→ QUOTED PASSAGE:
= Suliko =

Georgian love poem

Suliko (სულიკო, /ka/) is a Georgian unisex name meaning "soul". It is also the title of a love poem written in 1895 by Akaki Tsereteli, which became widely known throughout the Soviet Union as a song performed with music composed by Akaki's relative Varinka Tsereteli (in 1895), at the former's request. In that form it was often performed on radio during Joseph Stalin's rule, reputedly because it was his favorite. It was translated to and performed in multiple languages including Russian, Ukrainian, Polish, Romanian, English, German, Basque, Chinese, and Hebrew.

Due to Tsereteli’s close affiliation with the Georgian national liberation movement, Suliko is also imbued with his wish of an independent Georgian homeland, a manifest of the existential search of Akaki. As well as this, Suliko has also become a symbol, taking on a variety of interpretations by scholars throughout the decade. According to Akaki Bakradze, the sequential imageries of the rose, the nightingale, and the star trace a vertical ascent in search of God and "The Lost Paradise" that mankind was exiled from. Emzar Kvitaishvili expands on this idea, arguing that the search for Suliko as the embodiment of Supreme Love is associated with the search for God. Besides religious interpretations, Suliko is also a symbol for the ethereal, unattainable dream that occupies the vision of every listener, be it a pursuit for self-reconciliation, or the discovery for one's position in life.

Poet and folklorist Eter Tataraidze tells a story she heard in Tetritskaro Region village Toneti, according to which, Akaki has dedicated this poem to Suliko Samadashvili from Toneti; Akaki was friend with Samadashvili’s brother and was shocked by his tragic death; Suliko, who went to the town to buy clothes for the wedding was killed by wild animal in the forest and the bones were found only after several months of searching. According to the story, when Akaki came to the grave, he found Suliko’s beloved crying tears over the grave in despair. That is why, the initial line – „ჩემი ძმის საფლავს ვეძებდი, ვერ ვნახე, დაკარგულიყო“, {“I was searching for my brother’s grave, but could not find it, it has been lost”}, he changed to – „საყვარლის საფლავს ვეძებდი, ვერ ვნახე, დაკარგულიყო“, {“I was searching for my beloved’s grave, but could not find it, it has been lost”...} Obviously, a folk saying is far from true historic fact, though it reveals the far-reaching cultural influence this piece has in the folklore and beliefs of Georgians.

→ Stored data entries:
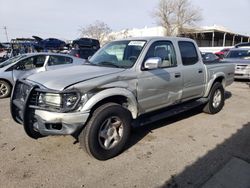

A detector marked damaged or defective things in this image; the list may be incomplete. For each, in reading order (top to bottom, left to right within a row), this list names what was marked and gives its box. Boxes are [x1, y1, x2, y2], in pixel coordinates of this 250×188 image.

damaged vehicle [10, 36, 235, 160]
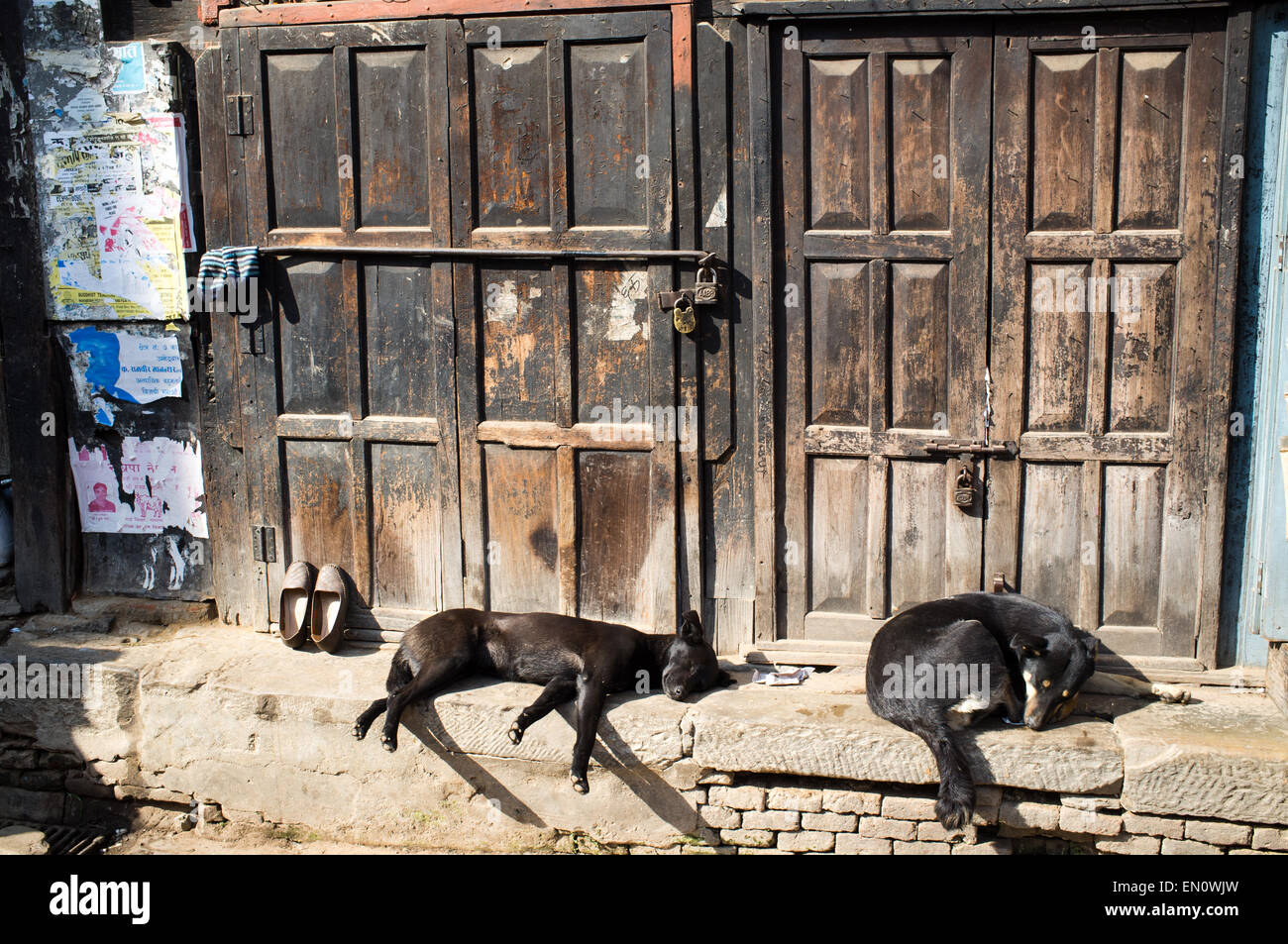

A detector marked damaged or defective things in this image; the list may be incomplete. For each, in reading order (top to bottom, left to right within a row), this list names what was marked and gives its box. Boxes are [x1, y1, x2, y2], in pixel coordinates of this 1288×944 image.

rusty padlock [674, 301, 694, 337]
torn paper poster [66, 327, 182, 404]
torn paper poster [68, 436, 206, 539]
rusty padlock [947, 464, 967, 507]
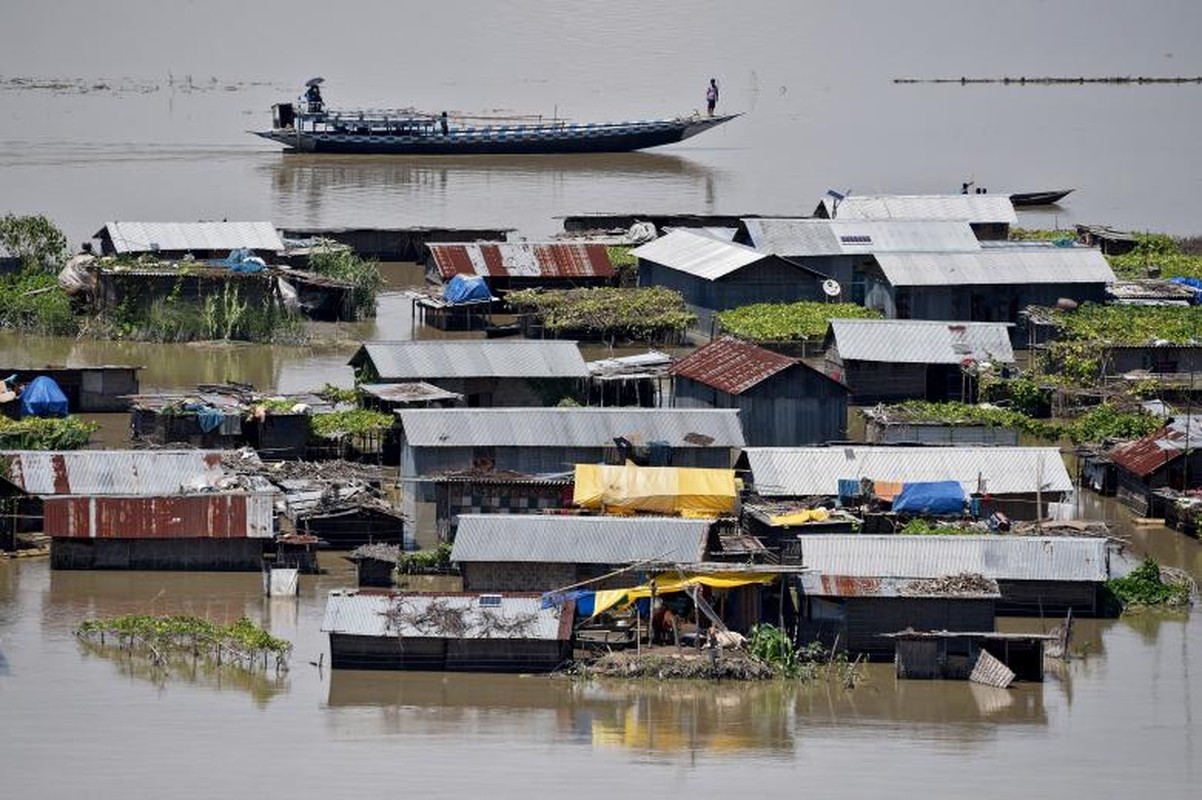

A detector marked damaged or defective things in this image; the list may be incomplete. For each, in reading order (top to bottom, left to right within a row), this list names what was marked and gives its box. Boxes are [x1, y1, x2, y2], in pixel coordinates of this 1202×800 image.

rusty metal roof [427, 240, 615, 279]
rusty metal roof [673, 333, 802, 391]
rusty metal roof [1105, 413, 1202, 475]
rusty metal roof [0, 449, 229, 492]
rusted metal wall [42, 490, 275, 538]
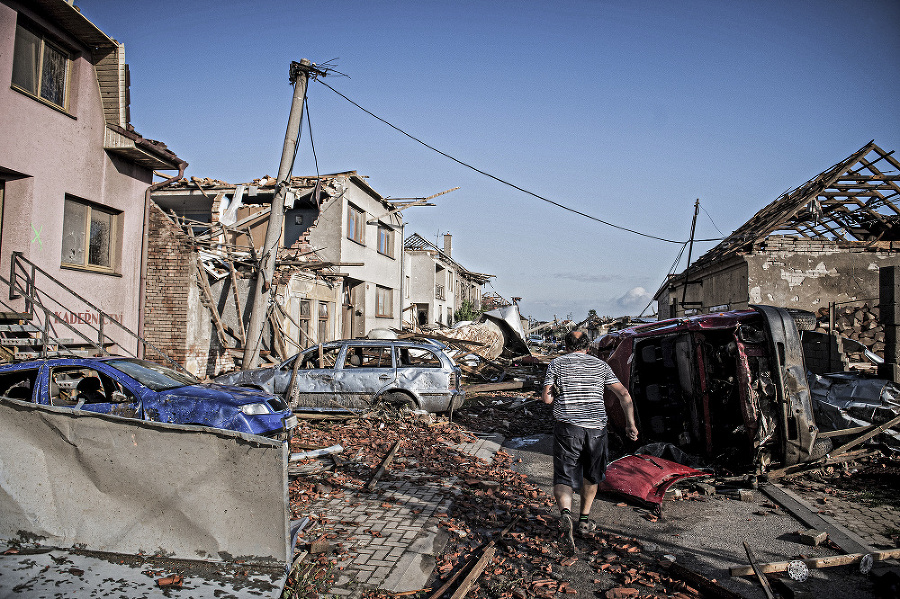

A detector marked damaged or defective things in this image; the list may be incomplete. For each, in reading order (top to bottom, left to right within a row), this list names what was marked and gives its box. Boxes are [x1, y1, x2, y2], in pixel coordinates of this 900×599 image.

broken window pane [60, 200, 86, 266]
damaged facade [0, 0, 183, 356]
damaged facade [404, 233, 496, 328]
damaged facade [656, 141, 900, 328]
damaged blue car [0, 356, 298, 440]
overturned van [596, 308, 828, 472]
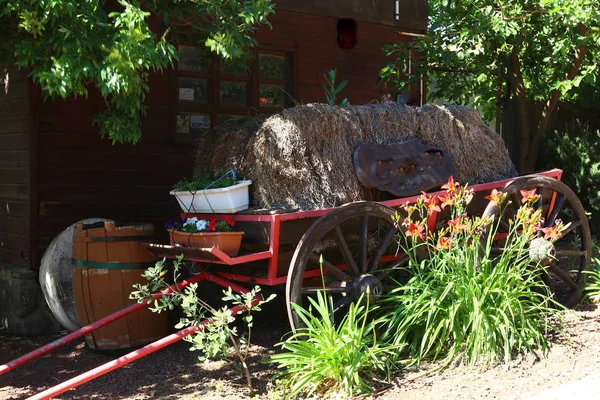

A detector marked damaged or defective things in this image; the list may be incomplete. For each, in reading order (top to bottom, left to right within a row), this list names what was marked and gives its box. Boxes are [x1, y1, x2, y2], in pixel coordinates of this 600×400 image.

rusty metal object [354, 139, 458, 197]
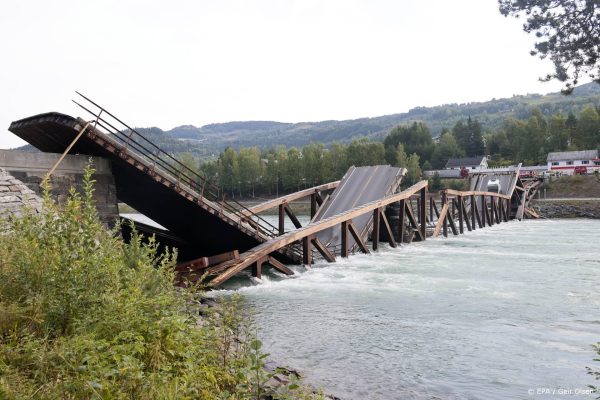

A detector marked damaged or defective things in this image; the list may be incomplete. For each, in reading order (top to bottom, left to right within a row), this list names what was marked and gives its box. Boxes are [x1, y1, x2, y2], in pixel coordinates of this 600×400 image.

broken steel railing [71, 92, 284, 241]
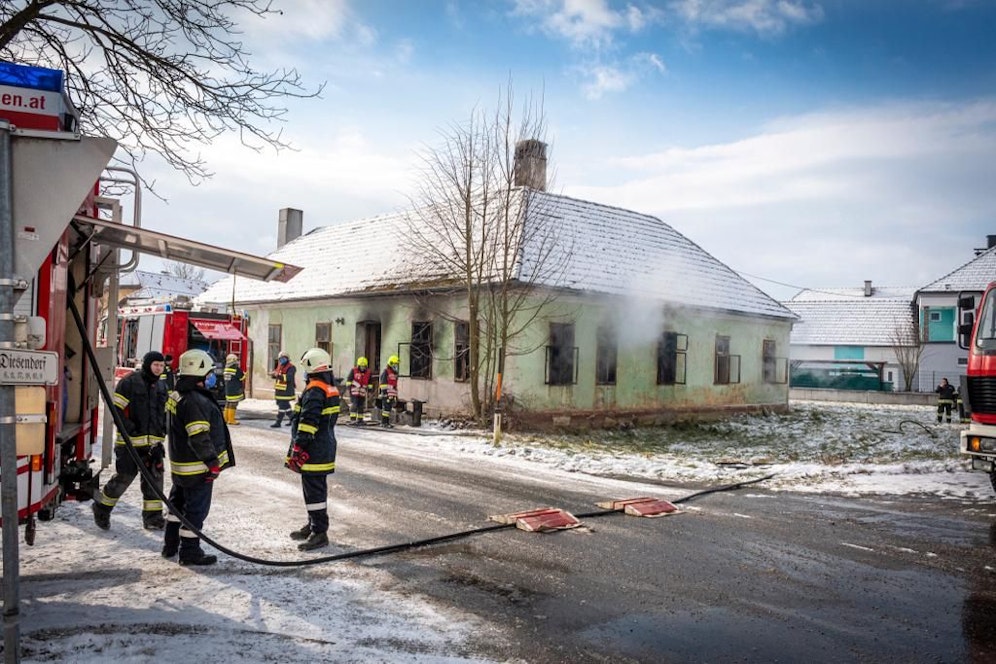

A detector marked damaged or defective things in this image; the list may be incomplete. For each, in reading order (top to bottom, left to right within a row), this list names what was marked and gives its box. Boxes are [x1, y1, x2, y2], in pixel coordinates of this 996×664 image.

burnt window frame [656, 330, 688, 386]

→ TASK DIRECTIONS: Rewrite the Suliko article starting at the words "Suliko (სულიკო, /ka/)" and ending after "Chinese, and Hebrew.", with "favorite" replaced by "best-loved song".

→ RESPONSE AREA:
Suliko (სულიკო, /ka/) is a Georgian unisex name meaning "soul". It is also the title of a love poem written in 1895 by Akaki Tsereteli, which became widely known throughout the Soviet Union as a song performed with music composed by Akaki's relative Varinka Tsereteli (in 1895), at the former's request. In that form it was often performed on radio during Joseph Stalin's rule, reputedly because it was his best-loved song. It was translated to and performed in multiple languages including Russian, Ukrainian, Polish, Romanian, English, German, Basque, Chinese, and Hebrew.